# [ESPLORARE IL MATERIALE]
1) Rispondi a queste domande sul testo dedicato all'infinito nell'arte:
(a) Chi viene indicato come il massimo esponente dell'arte tedesca del tempo?
(b) Nel Viandante sul mare di nebbia, che cosa simboleggia il primo piano?
(c) In quale città andò ad abitare De Chirico con la sua famiglia?
2) Prosegui il testo sull'infinito nella storia dell'arte, riprendendo dopo l'ultima frase riportata.

L ' I N F I N I T O
in Storia dell'Arte
Lo sviluppo dell'arte
figurativa fu, in Germania, fortemente condizionato dalla contemporanea produzione
letteraria romantica. Più volte, infatti, i pittori tedeschi affrontarono
nei loro dipinti quegli stessi temi esistenziali, come la meditazione sul
trascorrere del tempo e sugli spazi infiniti, che avevano contraddistinto la
poesia romantica. Anche Caspar David Friedrich, il massimo esponente dell'arte
tedesca del tempo, espresse nelle sue opere, il desiderio d'infinito e la
riflessione sulla vita, attraverso la realizzazione di paesaggi surreali, nei
quali l'artista non cerca di raggiungere una fedele riproduzione del dato
naturalistico, ma piuttosto di esprimere la propria interiorità.
Una delle opere di Friedrich che meglio
possono servire ad esempio è Il viandante sul mare di Nebbia,
nel quale la grandezza sublime della natura è espressa dall'immensità
spaziale, con i monti scalati in profondità e appena visibili sul fondo;
dall'altezza della montagna rocciosa in vetta alla quale l'uomo, solitario,
guarda verso l'Infinito; dalla nebbia fluttuante che invade tutta la parte
sottostante lasciando avvolto nel mistero ciò che ricopre e dando quindi
maggiormente, come sempre accade quando il nostro occhio è impossibilitato
a scorgere con chiarezza, un senso di smarrimento di fronte all'intuizione della
profondità abissale. Il paesaggio di sfondo rappresenta il riflesso
dell'aldilà, e il primo piano, in gran parte immerso nelle tenebre
simboleggia il mondo terrestre. La figura di spalle, frequente nei dipinti
di Friedrich, impersona probabilmente l'uomo religioso, che considera la
propria esistenza come una preparazione alla vita eterna.
Il Wanderer, il viandante sul mare di nebbia,
quindi è un simbolo di solitudine forse di disperazione, soprattutto del
mistero che avvolge la figura senza volto, con i capelli scompigliati dal vento,
e con lo sguardo rivolto verso l'abisso. Ben più che raffigurazione
di "un" viaggio, questa tela simboleggia "il" viaggio senza meta e senza ritorno
che è la stessa esperienza della vita umana e del rapporto che essa
intrattiene con l'Infinito.
Un altro pittore che rimase affascinato dal
tema dell'infinito fu De Chirico, che manifestò molto precocemente una
netta inclinazione per il disegno; da ragazzo prese lezioni da un greco che gli
avrebbe insegnato le prime regole della prospettiva e la maniera di tracciare
le ombre. Ad Atene, dove andò ad abitare con la sua famiglia, fu un
allievo abbastanza mediocre; si dice che a quei tempi dipingesse paesaggi
ispirati a Caspar David Friedrich.

# [DATI FORNITI]
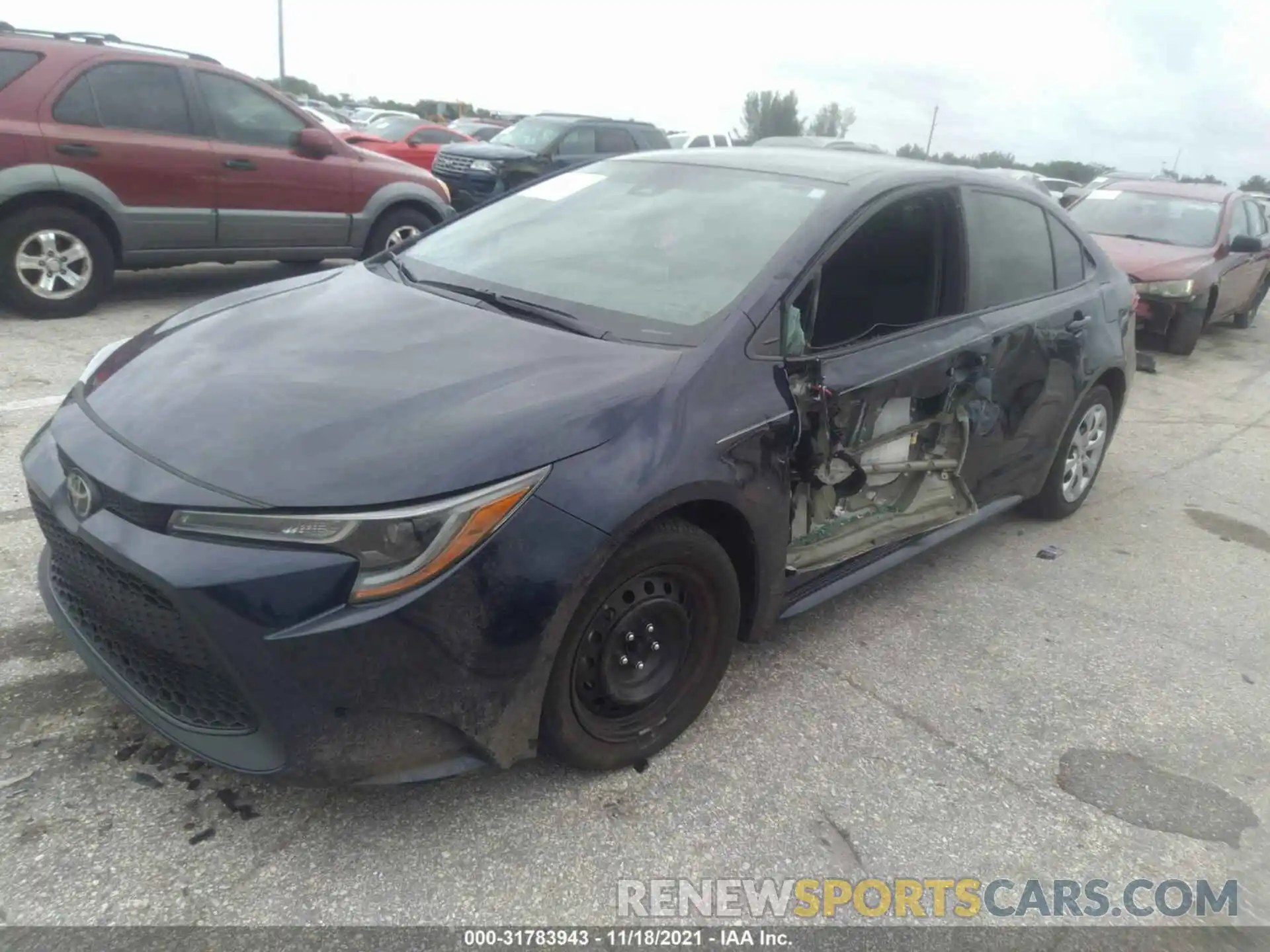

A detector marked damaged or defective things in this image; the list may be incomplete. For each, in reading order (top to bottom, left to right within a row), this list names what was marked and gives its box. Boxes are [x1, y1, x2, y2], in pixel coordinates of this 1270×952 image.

damaged toyota corolla [20, 153, 1138, 787]
cracked asphalt pavement [2, 261, 1270, 924]
dent on side panel [782, 355, 990, 566]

# [RISPOSTE IN ORDINE]
1)
(a) Caspar David Friedrich.
(b) Il mondo terrestre.
(c) Ad Atene.

2)
La parola "metafisica" ricorre spesso negli
scritti di Giorgio De Chirico, sia parlando di luoghi, sia parlando di pitture
proprie. Oggi il termine dimenticato il significato originario, lo si usa per
esprimere ciò che è oltre l'apparenza fisica, ossia l'essenza intima
della realtà al di là dell'esperienza sensibile. E' questo il
significato generico che gli attribuisce anche De Chirico parlando dell'arte
di tutti i tempi che non si limita mai a descriverla, ma la interpreta. A partire
dal 1914-15 predominano gli accostamenti di oggetti diversi: guanti, mani
scorticate, occhiali, scatole di sigari; un insieme stravagante che conteneva
inoltre incomprensibili oggetti geometrici, il tutto formante delle nature morte.
Queste nature morte si trovano all'aperto anzi in piena città: sullo sfondo
non mancano mai infatti i portici, le torri, i camini.
Verso il 1915 nascono i Manichini.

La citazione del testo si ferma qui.